Is Python secure?

Python is a very readable language with simple syntax, and typically, one clearly stated way to do things. It comes with a set of well-tested and compact standard library modules. All of this seems to indicate that Python should be a very secure language.

But is it so?

Let's look at a few examples in Python, and try to analyze the security aspect of Python and its standard libraries.

For the purposes of usefulness, we will demonstrate the code examples shown in this section using both Python 2.x and Python 3.x versions. This is because a number of security vulnerabilities that are present in Python 2.x versions are fixed in the recent 3.x versions.
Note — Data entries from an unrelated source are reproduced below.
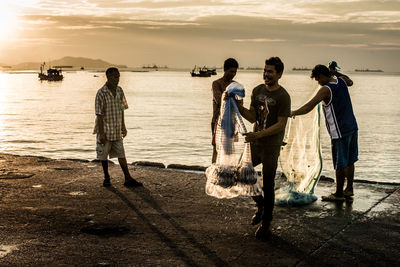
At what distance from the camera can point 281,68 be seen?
5488mm

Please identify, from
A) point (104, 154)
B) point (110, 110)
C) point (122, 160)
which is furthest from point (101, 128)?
point (122, 160)

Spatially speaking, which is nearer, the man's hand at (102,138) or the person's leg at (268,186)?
the person's leg at (268,186)

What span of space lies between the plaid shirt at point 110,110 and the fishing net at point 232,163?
9.22 ft

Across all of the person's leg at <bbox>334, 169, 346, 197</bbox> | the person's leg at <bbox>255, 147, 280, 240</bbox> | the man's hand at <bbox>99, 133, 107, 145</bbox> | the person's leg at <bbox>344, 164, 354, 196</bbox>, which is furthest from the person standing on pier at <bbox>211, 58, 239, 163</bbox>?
the person's leg at <bbox>344, 164, 354, 196</bbox>

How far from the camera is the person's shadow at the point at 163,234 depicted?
490 centimetres

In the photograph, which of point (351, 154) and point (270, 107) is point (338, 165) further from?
point (270, 107)

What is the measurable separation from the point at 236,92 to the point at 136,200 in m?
2.60

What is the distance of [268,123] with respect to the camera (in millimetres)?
5539

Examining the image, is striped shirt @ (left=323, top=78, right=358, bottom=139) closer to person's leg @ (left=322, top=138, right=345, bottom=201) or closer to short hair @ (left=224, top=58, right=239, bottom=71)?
person's leg @ (left=322, top=138, right=345, bottom=201)

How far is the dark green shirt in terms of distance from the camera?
539cm

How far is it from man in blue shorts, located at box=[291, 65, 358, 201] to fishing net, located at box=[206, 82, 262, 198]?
5.33 feet

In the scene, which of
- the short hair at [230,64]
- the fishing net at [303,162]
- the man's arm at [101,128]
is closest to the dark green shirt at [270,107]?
the short hair at [230,64]

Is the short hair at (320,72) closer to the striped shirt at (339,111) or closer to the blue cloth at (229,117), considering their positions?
the striped shirt at (339,111)

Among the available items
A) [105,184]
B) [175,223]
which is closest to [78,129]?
[105,184]
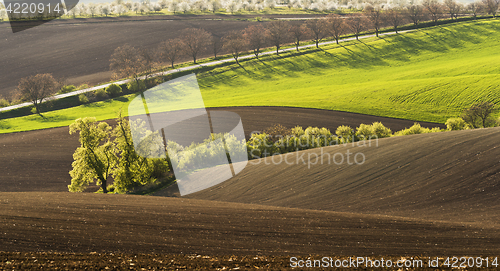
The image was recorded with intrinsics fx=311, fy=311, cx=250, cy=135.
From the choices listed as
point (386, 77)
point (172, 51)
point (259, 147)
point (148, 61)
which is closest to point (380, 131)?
point (259, 147)

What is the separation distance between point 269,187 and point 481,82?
50.8 meters

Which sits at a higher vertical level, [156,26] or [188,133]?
[156,26]

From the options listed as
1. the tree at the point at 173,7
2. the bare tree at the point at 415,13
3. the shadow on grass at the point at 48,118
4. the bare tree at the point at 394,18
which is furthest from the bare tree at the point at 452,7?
the shadow on grass at the point at 48,118

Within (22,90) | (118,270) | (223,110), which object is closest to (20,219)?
(118,270)

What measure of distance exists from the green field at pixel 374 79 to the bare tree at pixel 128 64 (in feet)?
35.1

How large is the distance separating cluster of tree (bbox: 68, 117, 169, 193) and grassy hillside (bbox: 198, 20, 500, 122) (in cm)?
2971

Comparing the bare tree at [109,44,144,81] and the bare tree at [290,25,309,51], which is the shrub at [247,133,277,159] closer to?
the bare tree at [109,44,144,81]

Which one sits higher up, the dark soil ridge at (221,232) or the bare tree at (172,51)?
the bare tree at (172,51)

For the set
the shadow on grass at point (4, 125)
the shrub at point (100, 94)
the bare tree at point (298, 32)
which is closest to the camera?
the shadow on grass at point (4, 125)

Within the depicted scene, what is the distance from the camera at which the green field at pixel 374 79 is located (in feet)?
177

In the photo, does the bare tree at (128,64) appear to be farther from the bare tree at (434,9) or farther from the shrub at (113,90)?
the bare tree at (434,9)

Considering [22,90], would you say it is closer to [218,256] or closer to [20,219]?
[20,219]

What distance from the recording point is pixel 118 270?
12867 mm

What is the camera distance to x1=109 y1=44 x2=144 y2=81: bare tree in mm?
81062
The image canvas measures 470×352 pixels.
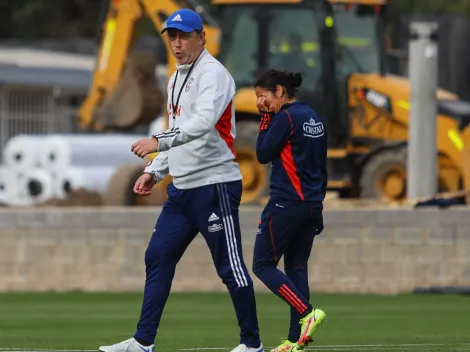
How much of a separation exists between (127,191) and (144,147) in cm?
1555

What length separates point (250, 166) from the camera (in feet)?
77.3

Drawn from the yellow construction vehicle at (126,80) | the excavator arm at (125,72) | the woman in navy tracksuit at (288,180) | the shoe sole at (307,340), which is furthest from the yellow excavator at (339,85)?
the shoe sole at (307,340)

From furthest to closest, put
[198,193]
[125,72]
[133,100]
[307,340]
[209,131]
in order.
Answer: [125,72], [133,100], [307,340], [198,193], [209,131]

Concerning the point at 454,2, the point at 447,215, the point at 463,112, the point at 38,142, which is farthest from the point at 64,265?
the point at 454,2

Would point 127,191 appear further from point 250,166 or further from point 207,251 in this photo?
point 207,251

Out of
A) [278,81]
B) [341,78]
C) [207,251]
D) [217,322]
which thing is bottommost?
[217,322]

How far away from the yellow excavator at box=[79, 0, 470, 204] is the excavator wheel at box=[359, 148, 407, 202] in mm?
15

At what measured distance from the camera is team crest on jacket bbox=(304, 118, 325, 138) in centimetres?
971

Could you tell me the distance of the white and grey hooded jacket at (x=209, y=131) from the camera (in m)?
9.19

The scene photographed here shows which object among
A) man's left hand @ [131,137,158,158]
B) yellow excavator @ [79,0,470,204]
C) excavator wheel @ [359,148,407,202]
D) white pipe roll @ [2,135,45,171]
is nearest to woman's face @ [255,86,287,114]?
man's left hand @ [131,137,158,158]

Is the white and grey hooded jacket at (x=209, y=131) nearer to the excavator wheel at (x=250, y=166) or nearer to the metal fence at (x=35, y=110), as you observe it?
the excavator wheel at (x=250, y=166)

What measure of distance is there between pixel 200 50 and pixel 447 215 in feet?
27.0

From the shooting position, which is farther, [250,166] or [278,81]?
[250,166]

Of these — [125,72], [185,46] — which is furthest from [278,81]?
[125,72]
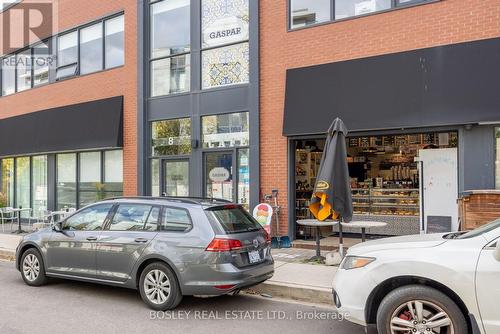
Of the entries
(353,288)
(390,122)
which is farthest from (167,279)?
(390,122)

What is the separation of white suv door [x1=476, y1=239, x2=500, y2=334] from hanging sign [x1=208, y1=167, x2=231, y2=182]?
8102 mm

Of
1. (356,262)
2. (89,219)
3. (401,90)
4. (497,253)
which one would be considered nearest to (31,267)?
(89,219)

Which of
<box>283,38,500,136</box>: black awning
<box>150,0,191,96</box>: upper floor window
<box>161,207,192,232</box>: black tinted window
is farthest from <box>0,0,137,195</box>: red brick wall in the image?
→ <box>161,207,192,232</box>: black tinted window

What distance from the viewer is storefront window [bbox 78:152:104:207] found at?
14984mm

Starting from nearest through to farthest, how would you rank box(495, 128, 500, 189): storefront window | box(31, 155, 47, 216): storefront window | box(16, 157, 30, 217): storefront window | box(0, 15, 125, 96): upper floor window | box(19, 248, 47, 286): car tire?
box(19, 248, 47, 286): car tire → box(495, 128, 500, 189): storefront window → box(0, 15, 125, 96): upper floor window → box(31, 155, 47, 216): storefront window → box(16, 157, 30, 217): storefront window

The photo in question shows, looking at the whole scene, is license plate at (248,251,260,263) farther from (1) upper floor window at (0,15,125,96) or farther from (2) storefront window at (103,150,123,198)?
(1) upper floor window at (0,15,125,96)

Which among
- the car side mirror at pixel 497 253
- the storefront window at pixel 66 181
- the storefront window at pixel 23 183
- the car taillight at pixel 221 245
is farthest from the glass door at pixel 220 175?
the storefront window at pixel 23 183

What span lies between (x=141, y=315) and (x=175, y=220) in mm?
→ 1340

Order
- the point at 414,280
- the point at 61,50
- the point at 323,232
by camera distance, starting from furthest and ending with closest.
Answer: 1. the point at 61,50
2. the point at 323,232
3. the point at 414,280

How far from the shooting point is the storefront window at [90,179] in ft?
49.2

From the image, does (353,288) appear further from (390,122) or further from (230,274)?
(390,122)

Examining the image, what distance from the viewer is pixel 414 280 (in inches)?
181

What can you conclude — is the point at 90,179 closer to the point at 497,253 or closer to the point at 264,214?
the point at 264,214

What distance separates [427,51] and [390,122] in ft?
5.00
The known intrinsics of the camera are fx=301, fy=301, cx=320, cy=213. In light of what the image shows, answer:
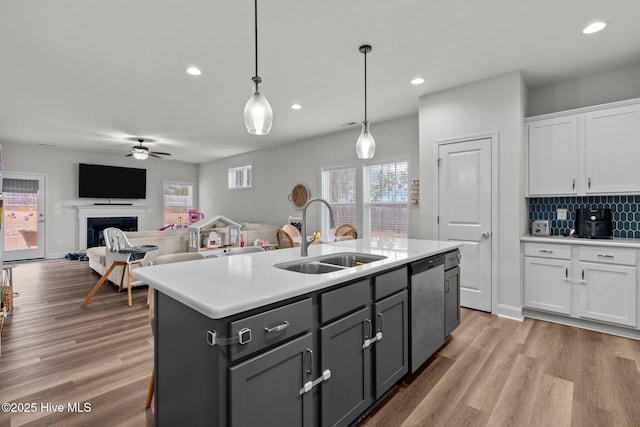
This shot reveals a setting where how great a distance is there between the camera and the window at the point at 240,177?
8070mm

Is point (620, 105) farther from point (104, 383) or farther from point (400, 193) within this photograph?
point (104, 383)

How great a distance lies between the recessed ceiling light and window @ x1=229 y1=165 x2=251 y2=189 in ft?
22.5

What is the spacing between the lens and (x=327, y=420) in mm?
1426

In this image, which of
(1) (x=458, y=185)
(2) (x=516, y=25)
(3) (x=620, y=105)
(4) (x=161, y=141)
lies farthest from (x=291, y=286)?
(4) (x=161, y=141)

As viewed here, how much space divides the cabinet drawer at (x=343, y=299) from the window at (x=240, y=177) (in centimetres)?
677

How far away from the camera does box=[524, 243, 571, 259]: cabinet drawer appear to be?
10.2 ft

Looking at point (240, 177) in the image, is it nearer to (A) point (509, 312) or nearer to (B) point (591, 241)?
(A) point (509, 312)

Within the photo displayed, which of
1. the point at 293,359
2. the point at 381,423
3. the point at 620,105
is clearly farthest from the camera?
the point at 620,105

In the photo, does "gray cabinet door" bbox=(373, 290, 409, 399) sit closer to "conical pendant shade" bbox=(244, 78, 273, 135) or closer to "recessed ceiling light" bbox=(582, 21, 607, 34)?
"conical pendant shade" bbox=(244, 78, 273, 135)

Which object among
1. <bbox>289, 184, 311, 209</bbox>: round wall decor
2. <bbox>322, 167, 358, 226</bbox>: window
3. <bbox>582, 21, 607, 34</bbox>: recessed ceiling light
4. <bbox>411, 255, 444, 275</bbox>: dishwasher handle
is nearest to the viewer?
<bbox>411, 255, 444, 275</bbox>: dishwasher handle

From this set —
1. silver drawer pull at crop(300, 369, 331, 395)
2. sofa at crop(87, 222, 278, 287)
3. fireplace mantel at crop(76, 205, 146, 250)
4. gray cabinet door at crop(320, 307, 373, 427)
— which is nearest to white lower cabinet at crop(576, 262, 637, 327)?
gray cabinet door at crop(320, 307, 373, 427)

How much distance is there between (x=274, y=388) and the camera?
1186 mm

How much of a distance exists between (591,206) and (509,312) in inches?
59.5

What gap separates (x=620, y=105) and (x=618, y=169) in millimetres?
629
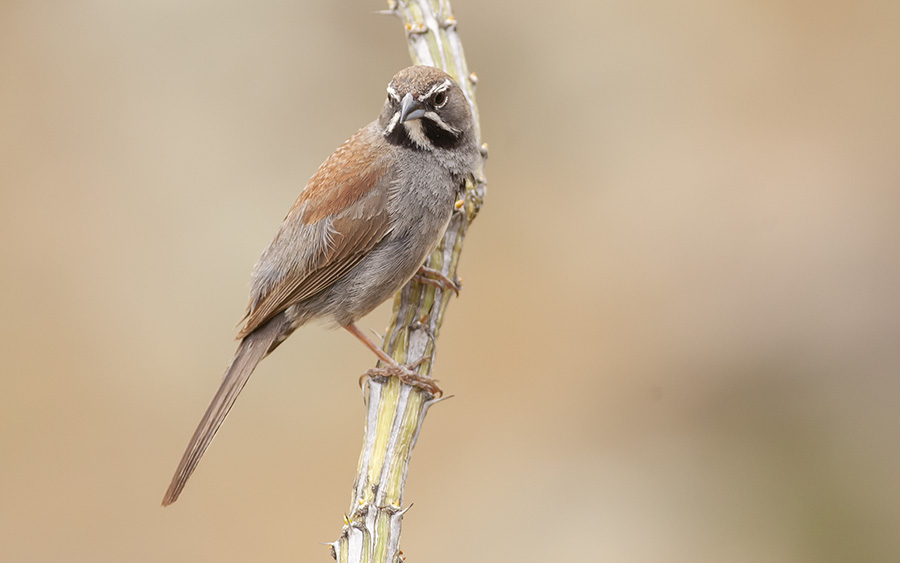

However, since many Python developers are still using some form or the other of Python 2.x, the code examples would be useful to them, and also illustrate the importance of migrating to Python 3.x.

All examples are executed on a machine running the Linux (Ubuntu 16.0), x86_64 architecture:

$ python3
Python 3.5.2 (default, Jul  5 2016, 12:43:10) 
[GCC 5.4.0 20160609] on linux
Type "help", "copyright", "credits" or "license" for more information.
>>> import sys
>>> print (sys.version)
3.5.2 (default, Jul  5 2016, 12:43:10) 
[GCC 5.4.0 20160609]
$ python2
Python 2.7.12 (default, Jul  1 2016, 15:12:24) 
[GCC 5.4.0 20160609] on linux2
Type "help", "copyright", "credits" or "license" for more information.
>>> import sys
>>> print sys.version
2.7.12 (default, Jul  1 2016, 15:12:24) 
[GCC 5.4.0 20160609]

Note

Python 3.x version used for these examples are Python 3.5.2, and the Python 2.x version used is Python 2.7.12. All examples are executed on a machine running the Linux (Ubuntu 16.0), 64 bit x86 architecture.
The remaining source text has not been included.